10年前に別居し、他の女性と内縁関係を続けていた夫。別居中も私(相談者)と子の生活費は送金してくれていました。そんな夫が亡くなり、勤務先から死亡退職金の支給が決まったのですが、どうやら同居中の女性へと支給されそうです。本稿では、弁護士・相川泰男氏らによる著書『相続トラブルにみる 遺産分割後にもめないポイント-予防・回避・対応の実務-』(新日本法規出版株式会社)より一部を抜粋し、「死亡退職金の受給権者の範囲と優劣」について解説します。

死亡退職金の受給権者の範囲と優劣

亡くなった夫は、妻である私と10年前に別居し、他の女性と内縁関係を続けていましたが、別居期間中も勤務先の給与の中から、私と子の生活費を送金してくれていました。夫の死亡により勤務先から、死亡退職金が支給されることになったのですが、どうやら同居中の女性の方に支給されそうなのです。夫には見るべき財産はなく、死亡退職金が唯一の財産です。

[データ項目]
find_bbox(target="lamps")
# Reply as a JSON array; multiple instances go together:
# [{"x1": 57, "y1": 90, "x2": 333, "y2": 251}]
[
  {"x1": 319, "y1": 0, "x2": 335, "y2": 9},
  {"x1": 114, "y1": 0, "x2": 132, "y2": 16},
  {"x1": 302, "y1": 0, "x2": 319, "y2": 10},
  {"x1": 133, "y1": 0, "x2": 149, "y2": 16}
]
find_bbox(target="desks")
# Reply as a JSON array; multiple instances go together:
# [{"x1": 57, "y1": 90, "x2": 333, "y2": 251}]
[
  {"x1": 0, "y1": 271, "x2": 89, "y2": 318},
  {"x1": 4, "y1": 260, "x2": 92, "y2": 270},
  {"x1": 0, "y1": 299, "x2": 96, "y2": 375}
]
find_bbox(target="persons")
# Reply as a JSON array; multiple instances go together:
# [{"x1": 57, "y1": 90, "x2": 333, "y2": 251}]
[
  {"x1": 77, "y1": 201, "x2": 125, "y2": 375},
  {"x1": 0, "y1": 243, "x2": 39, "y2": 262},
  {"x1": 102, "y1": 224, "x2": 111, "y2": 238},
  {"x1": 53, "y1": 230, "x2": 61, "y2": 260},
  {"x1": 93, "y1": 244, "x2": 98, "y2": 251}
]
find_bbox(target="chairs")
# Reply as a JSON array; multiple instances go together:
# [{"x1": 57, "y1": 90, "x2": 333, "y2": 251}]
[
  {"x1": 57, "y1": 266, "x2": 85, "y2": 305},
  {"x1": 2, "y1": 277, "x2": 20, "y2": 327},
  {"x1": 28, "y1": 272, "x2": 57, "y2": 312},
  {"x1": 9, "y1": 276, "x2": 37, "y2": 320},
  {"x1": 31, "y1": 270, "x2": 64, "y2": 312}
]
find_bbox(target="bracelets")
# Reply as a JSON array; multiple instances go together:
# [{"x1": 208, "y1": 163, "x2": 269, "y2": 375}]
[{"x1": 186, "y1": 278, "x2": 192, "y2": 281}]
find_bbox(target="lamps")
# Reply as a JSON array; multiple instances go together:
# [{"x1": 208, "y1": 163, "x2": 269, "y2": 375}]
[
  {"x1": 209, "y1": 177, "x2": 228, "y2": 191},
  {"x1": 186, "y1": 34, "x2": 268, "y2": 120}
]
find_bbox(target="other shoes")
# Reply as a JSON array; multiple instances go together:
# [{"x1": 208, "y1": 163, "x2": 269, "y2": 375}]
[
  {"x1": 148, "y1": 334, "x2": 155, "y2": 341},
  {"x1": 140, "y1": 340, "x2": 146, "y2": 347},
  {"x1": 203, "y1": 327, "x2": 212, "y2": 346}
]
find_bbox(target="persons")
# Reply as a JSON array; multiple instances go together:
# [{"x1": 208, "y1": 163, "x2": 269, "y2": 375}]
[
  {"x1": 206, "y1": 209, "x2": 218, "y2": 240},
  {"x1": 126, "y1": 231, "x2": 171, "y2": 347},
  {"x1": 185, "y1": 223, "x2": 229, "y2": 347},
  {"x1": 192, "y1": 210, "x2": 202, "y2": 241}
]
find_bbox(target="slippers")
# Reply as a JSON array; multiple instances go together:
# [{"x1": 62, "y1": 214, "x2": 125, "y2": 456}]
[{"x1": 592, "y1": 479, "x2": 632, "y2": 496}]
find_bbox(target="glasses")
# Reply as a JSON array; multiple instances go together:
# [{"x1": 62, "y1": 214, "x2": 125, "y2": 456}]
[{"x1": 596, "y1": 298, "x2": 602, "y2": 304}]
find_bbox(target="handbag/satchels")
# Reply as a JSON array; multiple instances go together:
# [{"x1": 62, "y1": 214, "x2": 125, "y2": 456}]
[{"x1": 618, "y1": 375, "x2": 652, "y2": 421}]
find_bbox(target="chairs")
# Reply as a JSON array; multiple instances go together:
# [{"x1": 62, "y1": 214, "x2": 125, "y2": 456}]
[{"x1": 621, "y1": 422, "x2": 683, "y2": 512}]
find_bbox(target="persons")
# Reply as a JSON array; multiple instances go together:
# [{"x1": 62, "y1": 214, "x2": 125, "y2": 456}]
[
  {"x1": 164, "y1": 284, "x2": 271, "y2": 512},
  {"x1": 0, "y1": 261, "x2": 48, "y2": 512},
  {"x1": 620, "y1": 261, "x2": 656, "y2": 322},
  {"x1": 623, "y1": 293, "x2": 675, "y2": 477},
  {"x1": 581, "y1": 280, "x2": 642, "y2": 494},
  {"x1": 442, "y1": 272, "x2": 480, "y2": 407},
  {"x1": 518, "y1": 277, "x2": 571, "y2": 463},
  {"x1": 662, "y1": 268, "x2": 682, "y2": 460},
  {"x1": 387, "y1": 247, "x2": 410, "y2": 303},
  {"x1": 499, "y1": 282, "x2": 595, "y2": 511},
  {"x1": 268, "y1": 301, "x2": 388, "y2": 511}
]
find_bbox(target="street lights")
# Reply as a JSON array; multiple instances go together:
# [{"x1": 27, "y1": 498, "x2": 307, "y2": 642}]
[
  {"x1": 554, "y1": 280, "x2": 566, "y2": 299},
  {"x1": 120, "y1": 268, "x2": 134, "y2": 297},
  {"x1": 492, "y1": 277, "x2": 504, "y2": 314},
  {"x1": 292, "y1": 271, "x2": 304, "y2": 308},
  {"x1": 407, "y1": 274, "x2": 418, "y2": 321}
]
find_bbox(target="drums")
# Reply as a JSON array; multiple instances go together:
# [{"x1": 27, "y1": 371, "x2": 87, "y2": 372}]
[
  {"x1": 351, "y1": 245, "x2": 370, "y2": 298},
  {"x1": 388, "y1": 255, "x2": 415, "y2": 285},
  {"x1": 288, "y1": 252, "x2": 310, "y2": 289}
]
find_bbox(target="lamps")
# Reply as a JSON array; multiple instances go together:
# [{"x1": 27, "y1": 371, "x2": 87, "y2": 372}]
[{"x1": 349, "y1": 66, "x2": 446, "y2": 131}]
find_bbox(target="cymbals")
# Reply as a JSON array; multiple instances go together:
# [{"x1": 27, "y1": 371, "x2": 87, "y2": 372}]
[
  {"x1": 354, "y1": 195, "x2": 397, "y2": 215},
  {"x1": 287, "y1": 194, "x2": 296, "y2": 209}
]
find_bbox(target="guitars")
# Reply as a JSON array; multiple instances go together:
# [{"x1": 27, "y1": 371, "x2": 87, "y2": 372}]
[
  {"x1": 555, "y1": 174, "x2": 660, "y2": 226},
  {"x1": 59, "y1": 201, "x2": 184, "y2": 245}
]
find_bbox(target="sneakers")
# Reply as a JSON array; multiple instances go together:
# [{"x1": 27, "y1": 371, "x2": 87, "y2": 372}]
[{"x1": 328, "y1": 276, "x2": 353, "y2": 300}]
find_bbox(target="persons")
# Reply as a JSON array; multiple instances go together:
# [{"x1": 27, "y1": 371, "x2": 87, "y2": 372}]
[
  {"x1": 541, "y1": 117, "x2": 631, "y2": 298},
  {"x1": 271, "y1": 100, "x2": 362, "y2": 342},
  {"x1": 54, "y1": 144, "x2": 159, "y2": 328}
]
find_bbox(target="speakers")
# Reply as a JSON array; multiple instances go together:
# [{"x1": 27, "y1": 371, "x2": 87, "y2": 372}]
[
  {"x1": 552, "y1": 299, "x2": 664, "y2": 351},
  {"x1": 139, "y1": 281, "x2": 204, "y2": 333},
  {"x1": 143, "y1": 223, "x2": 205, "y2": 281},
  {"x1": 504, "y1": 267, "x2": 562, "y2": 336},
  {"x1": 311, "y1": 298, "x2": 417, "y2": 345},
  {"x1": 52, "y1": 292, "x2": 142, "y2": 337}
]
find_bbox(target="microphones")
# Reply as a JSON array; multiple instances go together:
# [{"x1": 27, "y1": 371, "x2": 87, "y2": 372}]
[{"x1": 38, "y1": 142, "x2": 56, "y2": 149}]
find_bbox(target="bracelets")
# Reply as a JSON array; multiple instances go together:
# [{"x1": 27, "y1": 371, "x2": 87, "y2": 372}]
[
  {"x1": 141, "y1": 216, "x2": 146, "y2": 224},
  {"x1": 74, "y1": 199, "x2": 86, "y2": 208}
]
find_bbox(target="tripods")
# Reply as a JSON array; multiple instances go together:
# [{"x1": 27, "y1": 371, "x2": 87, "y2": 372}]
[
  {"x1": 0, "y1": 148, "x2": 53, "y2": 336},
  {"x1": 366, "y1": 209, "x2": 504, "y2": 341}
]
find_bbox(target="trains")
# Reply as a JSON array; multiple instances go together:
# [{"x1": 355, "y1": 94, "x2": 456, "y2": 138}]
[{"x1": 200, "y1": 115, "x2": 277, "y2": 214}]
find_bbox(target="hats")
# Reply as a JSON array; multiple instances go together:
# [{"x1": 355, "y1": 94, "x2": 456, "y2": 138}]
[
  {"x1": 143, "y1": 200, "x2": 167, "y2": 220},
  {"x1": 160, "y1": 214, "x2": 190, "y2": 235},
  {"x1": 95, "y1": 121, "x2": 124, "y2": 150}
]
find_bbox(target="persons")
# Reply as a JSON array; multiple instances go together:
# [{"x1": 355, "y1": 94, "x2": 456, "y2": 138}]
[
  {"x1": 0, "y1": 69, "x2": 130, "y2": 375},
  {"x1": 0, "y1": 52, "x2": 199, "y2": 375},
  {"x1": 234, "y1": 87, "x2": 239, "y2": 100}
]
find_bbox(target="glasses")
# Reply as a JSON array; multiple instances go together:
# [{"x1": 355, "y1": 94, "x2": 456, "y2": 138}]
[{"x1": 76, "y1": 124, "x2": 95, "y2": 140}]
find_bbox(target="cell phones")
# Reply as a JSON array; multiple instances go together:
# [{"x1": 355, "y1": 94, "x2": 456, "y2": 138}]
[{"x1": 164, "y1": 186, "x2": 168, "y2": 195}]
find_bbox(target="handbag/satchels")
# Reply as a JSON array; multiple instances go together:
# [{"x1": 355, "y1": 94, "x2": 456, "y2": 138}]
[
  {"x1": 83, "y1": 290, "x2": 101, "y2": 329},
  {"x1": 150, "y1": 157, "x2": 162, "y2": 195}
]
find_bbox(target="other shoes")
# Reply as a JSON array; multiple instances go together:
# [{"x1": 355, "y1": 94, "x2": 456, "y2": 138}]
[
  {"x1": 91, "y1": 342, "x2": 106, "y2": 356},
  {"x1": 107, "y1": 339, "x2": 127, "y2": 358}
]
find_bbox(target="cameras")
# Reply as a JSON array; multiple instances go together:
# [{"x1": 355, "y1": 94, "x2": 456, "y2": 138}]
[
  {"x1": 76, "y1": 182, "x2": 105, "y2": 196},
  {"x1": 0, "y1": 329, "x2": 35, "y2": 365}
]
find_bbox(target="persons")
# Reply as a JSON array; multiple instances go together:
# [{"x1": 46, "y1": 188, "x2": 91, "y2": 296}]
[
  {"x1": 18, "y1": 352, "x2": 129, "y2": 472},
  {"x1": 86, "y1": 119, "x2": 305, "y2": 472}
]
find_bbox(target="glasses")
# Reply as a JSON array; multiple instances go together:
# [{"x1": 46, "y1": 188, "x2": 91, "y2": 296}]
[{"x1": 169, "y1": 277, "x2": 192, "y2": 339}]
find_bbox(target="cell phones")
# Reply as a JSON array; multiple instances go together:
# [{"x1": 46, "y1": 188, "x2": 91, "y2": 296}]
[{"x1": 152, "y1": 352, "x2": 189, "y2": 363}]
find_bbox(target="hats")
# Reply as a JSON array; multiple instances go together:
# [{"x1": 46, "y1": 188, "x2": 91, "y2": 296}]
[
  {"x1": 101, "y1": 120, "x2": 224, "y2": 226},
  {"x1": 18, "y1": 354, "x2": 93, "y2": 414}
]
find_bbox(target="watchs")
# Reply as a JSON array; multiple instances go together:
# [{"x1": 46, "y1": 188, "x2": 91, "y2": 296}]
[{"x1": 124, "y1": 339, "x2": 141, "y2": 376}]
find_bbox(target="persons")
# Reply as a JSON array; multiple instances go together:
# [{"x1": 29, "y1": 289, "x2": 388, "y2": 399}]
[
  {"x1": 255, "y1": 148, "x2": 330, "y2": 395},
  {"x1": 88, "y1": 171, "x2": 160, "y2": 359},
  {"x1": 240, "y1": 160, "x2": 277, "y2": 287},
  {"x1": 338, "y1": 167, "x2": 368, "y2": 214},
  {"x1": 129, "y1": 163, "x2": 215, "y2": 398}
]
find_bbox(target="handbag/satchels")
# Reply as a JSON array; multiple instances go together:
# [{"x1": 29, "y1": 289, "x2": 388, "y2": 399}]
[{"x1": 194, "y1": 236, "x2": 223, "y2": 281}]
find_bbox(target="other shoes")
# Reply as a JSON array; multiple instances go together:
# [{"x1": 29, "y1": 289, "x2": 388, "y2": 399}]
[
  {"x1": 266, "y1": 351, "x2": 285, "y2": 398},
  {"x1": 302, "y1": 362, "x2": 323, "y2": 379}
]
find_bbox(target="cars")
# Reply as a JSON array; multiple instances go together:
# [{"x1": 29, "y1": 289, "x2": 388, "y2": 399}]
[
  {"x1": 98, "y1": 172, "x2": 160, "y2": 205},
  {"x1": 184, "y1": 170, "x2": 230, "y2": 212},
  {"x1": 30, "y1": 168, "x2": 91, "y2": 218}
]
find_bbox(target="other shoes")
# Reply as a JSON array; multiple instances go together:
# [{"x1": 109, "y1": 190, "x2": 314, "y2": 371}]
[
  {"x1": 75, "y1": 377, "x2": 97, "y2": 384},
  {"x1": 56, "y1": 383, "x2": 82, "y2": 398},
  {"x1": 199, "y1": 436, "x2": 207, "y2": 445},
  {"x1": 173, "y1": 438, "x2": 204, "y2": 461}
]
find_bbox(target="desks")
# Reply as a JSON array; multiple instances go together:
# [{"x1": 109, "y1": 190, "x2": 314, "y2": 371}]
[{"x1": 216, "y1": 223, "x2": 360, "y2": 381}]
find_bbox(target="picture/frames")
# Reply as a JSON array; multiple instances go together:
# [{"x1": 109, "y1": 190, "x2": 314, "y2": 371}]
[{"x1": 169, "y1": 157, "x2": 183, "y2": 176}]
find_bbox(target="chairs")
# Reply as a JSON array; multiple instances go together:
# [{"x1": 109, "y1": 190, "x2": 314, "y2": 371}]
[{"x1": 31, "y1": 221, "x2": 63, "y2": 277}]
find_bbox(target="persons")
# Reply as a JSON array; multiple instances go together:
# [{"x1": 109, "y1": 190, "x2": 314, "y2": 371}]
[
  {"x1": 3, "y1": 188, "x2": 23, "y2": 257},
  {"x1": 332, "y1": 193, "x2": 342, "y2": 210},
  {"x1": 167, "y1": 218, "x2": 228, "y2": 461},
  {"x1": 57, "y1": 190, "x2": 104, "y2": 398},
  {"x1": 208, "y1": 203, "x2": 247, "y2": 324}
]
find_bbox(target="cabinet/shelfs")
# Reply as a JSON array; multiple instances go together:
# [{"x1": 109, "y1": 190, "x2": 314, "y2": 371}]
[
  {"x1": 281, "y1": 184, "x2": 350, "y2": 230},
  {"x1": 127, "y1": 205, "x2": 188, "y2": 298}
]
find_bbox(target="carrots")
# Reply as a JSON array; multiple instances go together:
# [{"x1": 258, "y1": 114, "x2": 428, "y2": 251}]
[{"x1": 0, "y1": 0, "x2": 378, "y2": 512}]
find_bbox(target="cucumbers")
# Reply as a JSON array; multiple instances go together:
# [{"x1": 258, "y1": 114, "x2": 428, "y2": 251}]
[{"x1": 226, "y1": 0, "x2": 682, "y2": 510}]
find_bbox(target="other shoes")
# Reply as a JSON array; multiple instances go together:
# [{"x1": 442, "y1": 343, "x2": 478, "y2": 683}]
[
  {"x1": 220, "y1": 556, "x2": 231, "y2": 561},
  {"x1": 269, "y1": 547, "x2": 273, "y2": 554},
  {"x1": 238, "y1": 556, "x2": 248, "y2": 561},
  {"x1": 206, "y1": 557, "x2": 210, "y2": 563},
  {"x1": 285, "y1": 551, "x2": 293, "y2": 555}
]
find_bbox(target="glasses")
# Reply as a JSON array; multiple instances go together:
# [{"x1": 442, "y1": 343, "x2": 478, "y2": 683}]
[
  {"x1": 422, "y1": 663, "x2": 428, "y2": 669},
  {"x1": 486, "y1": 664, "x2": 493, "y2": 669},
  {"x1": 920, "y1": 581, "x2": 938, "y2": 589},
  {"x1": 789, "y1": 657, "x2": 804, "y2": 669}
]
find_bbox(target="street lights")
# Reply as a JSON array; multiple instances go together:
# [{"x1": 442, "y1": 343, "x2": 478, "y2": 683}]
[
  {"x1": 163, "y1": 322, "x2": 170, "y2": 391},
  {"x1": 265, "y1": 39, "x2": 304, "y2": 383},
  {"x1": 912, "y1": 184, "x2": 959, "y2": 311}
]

やること:
(1) 死亡退職金の記事にある「夫には見るべき財産はなく、死亡退職金が唯一の財産です。」を英語に訳してください。
(2) 死亡退職金の記事では、別居していた間、夫は勤務先の給与の中から何を送金していましたか。
(3) 死亡退職金の記事の続きを、最後の文のすぐあとから書いてください。

作業結果:
(1) My husband had no property worth mentioning, and the death retirement benefit is his only asset.

(2) 相談者と子の生活費です。

(3)
紛争の予防・回避と解決の道筋

◆死亡退職金は、支給規定等による受給資格に基づき遺族が自己固有の権利として取得する

◆死亡退職金の受給権者は、死亡当時、本人の収入により生計を維持していた遺族であるかどうかが有力な基準となる

◆死亡退職金の受給は、共同相続人間の実質的公平を図るために、特別受益として認められることもある

チェックポイント

1. 死亡退職金に関する支給規定の有無と内容を確認する

2. 受給権者の特定のために、生前の本人および遺族の収入、生計の状況等について確認する

3. 死亡退職金の受給が相続人間の公平を害さないか、遺留分の侵害にならないかを検討する

解説

1. 死亡退職金に関する支給規定の有無と内容を確認する

(1) 死亡退職金の法的性格

死亡退職金は、本人の死亡により受給権の発生する退職金で、賃金の後払や遺族の生活保障の性質を有するものですが、受給権者と民法上の相続人の順位とが必ずしも一致しないことがあるため、その法的性格について、相続財産なのか、受給権者の固有財産なのかについて見解の対立がありました。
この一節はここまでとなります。